FEATHERED HATS AND THE PLUMAGE TRADE
The unprotected position of wild birds assumed special significance in the light of an extraordinary development in the latter part of the 19th century. This was the creation of the creation of a fashion industry, not limited to the upper classes, but across a wider spectrum of society. One notable aspect of this was the extensive use of bird feathers in ladies’ fashions, particularly their hats. In fact, not just feathers, but also wings, heads and even entire bodies of birds became extremely popular [7]. Hats crowned by the feathers of the great crested grebe [see our article on Carpaccio], or gowns with several dead robins sewn onto the skirt were considered very chic.

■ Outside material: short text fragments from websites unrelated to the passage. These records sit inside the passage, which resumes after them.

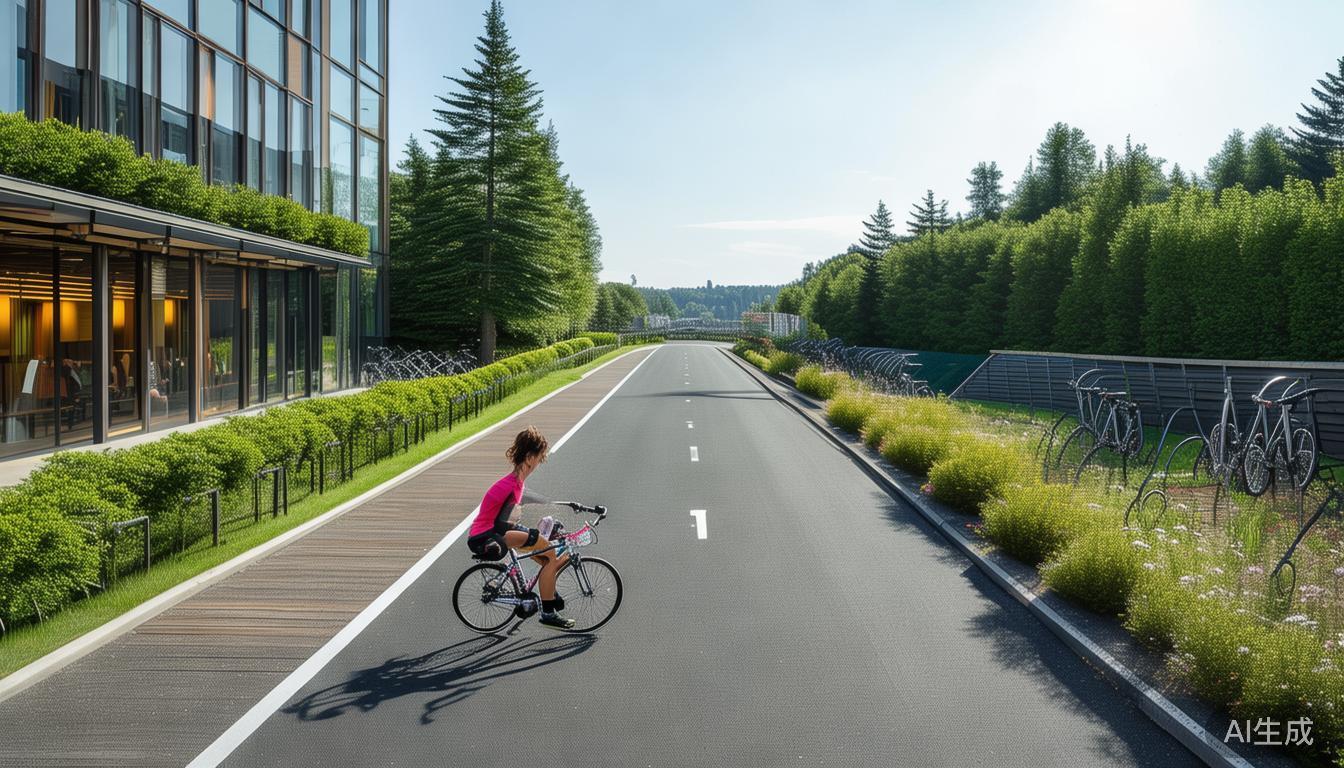 8459公里彩虹廊道串联景区！集贤县这条自行车道你期待吗？(图5)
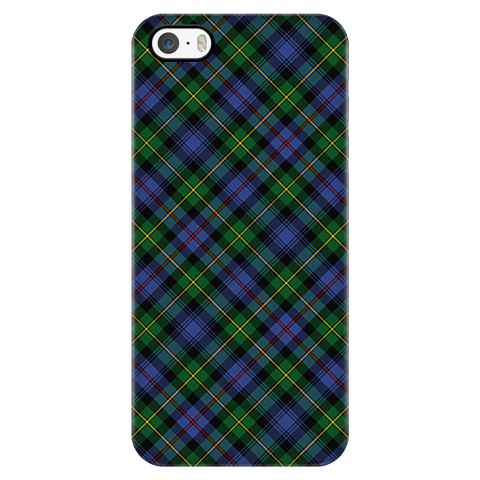 Image of Baillie Scottish Plaid Tartan Phone Case - shirtskishirt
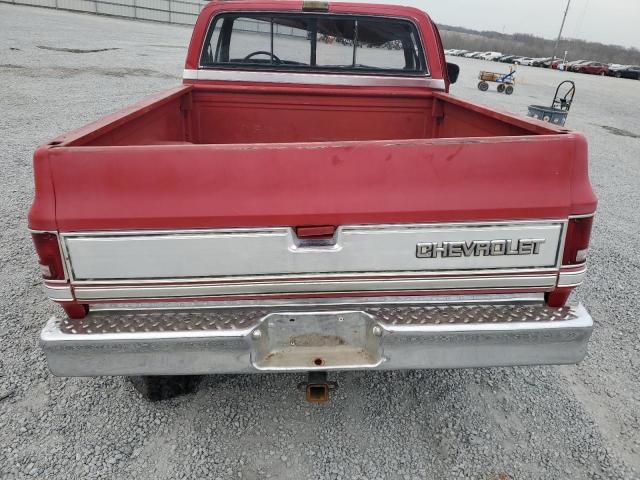 Photo 10 from auction – 1984 CHEVROLET K10 with VIN 1GCEK14H5EF337256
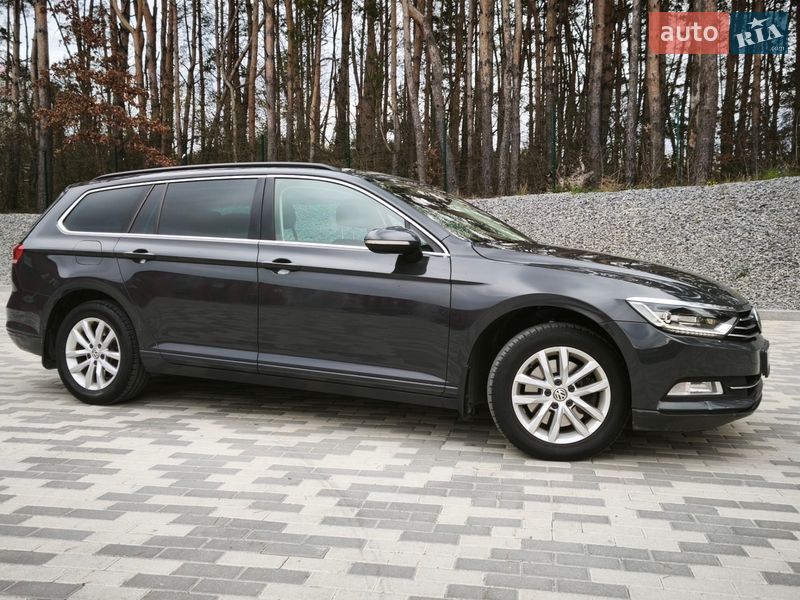 Универсал Volkswagen Passat 2016 в Львове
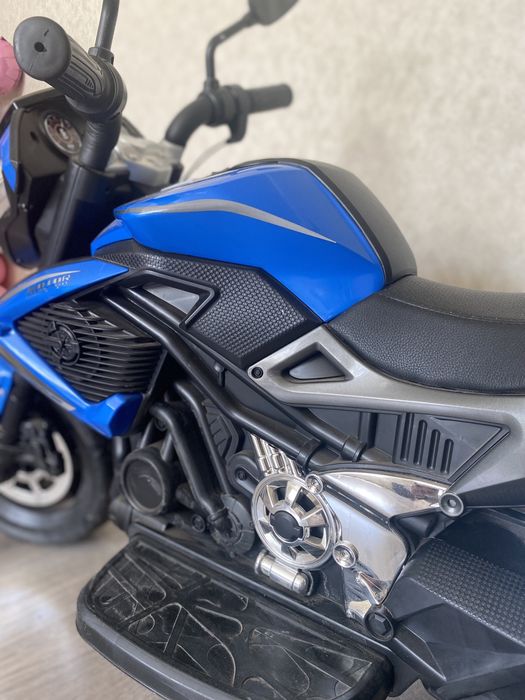 Дитячий електро мотоцикл bambi (M 4152EL-4)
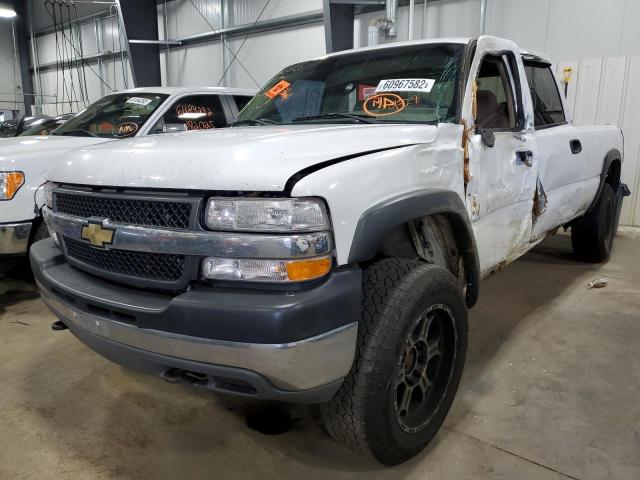 Photo 2 from auction – 2001 CHEVROLET SILVERADO with VIN 1GCHK23181F114100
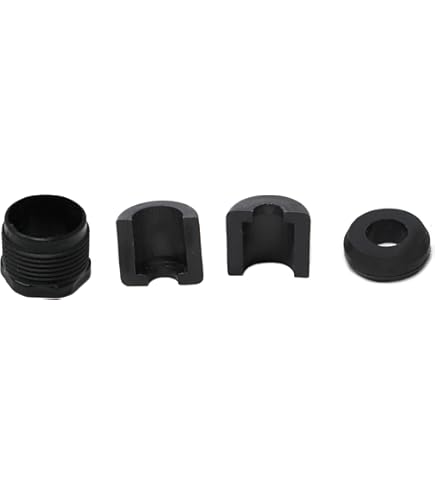 JSP Manufacturing Plastic Reverse Cable Lock Nut Repair Kit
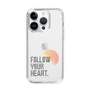 Slim Protection Case［ Original - Dot Overlay - FOLLOW YOUR HEART/A ］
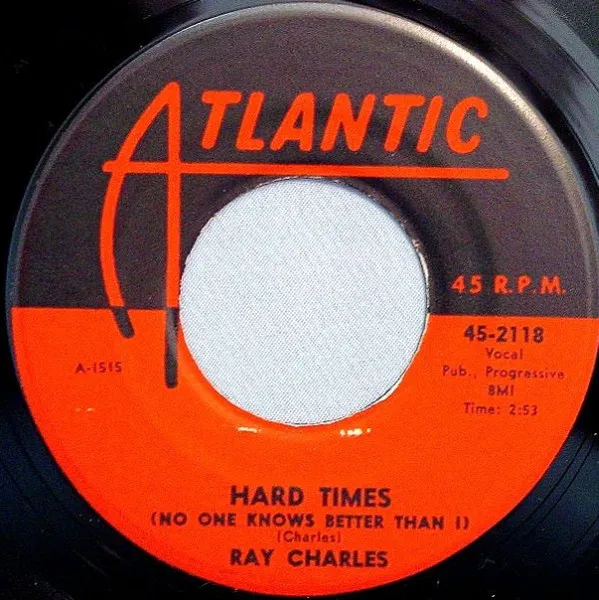 Hard Times (No One Knows Better Than I) / I Wonder Who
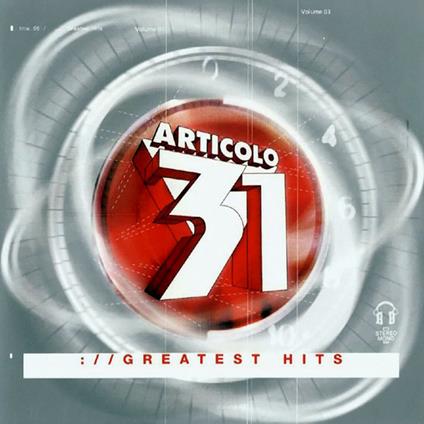 Greatest Hits - CD Audio di Articolo 31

The use of feathers as a fashion accessory was of course not new –ostentatiously plumed hats had been worn by the fashionable wealthy back in the 18th century (Fig 2), and they had become a symbol of exotic beauty. However, what developed in the late 19th century, in cities such as Paris (the manufacturing centre), London (the biggest market) and New York, was an explosive growth in this fashion, crossing class and geographical boundaries, on a scale which today seems almost inconceivable. This change was driven by a wide range of factors – the economic boom resulting from the Industrial Revolution, the growth of department stores, the proliferation of ready-to-wear garments, catalogue-based mail order, the birth of fashion weeklies, and the rise of fashion houses and personalities.